**Work item**
Scan the entries below for the string "wild" and copy every line where it turns up.

**Listed records**

==================================================

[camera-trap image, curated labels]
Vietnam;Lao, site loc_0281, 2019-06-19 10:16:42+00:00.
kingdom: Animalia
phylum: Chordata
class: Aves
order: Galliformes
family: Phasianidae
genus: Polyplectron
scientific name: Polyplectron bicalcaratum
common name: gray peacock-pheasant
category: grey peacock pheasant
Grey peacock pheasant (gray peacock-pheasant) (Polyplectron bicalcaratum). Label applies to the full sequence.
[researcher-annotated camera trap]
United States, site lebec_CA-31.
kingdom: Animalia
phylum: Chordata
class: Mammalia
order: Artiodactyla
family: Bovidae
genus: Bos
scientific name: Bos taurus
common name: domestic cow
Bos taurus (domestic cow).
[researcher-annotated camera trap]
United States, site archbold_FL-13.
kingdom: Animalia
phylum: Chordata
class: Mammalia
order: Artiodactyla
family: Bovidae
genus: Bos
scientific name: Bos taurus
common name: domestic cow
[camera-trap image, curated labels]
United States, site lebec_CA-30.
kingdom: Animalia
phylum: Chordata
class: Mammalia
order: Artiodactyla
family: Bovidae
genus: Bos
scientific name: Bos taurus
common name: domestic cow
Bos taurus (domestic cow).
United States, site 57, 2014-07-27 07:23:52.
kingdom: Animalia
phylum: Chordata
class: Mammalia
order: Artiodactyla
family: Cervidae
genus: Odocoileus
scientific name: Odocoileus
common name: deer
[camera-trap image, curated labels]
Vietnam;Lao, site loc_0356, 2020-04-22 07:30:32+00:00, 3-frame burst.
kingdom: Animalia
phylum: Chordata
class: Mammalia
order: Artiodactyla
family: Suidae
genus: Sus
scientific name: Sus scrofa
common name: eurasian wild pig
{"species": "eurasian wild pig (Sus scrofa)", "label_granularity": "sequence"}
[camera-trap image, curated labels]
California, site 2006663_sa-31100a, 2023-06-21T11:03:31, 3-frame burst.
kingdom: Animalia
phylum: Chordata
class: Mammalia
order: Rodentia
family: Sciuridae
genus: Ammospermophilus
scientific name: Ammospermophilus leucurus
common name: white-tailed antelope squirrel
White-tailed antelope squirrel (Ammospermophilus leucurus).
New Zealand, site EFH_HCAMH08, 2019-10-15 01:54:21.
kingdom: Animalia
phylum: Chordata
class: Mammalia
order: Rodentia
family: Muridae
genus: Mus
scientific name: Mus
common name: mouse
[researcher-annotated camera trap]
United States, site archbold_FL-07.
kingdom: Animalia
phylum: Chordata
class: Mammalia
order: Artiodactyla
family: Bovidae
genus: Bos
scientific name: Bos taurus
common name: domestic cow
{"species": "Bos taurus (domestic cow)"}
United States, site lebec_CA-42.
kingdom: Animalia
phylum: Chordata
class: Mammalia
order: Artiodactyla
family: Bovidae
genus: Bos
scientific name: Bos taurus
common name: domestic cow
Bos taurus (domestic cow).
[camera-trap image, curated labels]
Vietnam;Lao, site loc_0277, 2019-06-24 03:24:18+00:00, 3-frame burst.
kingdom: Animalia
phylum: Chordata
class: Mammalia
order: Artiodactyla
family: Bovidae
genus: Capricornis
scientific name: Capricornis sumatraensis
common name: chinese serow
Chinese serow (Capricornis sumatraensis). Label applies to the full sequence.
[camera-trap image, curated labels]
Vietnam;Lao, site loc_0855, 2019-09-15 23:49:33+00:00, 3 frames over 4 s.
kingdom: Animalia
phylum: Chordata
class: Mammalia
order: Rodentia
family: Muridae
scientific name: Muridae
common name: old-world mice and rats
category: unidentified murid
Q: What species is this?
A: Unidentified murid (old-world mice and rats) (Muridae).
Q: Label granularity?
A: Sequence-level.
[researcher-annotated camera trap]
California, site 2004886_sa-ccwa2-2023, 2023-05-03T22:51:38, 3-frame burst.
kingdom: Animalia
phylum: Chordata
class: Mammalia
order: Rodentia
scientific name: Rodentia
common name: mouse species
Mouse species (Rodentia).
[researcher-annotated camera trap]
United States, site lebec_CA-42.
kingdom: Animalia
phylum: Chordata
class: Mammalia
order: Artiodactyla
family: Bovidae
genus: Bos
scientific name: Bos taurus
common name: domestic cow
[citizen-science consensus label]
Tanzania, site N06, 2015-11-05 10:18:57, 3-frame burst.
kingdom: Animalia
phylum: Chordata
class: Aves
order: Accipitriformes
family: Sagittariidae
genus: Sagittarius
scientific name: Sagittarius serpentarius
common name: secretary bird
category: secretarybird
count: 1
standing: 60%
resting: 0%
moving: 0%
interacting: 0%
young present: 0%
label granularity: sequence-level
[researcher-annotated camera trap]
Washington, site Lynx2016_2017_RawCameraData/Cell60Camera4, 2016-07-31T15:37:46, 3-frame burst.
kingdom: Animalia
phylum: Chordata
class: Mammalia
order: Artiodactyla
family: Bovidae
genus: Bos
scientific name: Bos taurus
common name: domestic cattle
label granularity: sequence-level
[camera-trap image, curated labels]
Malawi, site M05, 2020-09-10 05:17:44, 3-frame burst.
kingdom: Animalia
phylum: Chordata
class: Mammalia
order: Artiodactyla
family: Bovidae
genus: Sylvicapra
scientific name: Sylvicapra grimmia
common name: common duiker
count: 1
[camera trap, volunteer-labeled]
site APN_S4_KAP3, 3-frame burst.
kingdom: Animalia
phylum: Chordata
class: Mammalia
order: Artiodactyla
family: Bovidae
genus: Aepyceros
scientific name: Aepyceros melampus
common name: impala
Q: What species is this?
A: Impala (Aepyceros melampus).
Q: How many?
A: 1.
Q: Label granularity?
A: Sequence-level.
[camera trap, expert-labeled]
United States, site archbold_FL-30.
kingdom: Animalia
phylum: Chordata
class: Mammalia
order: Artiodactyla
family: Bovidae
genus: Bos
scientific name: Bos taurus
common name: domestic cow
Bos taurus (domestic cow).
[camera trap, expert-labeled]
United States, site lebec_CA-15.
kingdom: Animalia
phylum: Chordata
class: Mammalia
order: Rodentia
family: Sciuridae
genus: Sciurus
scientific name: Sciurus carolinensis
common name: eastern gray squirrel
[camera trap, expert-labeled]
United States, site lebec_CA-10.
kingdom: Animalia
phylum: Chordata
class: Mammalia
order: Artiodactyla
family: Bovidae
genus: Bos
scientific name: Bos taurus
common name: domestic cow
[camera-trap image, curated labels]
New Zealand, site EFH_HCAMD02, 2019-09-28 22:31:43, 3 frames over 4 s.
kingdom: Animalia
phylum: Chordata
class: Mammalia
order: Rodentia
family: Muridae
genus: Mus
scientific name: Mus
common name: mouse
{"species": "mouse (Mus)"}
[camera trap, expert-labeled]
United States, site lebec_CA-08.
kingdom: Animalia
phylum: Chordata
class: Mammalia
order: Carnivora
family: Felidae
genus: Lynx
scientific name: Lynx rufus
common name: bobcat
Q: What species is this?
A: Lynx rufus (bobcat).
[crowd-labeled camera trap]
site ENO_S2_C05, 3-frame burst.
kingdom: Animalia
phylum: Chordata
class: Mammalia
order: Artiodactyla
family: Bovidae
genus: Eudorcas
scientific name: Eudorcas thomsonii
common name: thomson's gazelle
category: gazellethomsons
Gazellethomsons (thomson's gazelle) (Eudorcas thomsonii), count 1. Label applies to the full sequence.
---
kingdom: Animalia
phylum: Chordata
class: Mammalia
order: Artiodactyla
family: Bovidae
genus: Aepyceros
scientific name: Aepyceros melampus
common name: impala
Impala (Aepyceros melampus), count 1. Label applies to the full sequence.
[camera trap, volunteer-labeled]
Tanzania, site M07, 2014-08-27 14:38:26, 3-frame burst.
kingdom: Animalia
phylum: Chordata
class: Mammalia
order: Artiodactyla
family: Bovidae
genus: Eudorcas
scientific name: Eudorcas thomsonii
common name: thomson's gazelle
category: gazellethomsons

==================================================

**Solution for this exercise**
common name: eurasian wild pig
{"species": "eurasian wild pig (Sus scrofa)", "label_granularity": "sequence"}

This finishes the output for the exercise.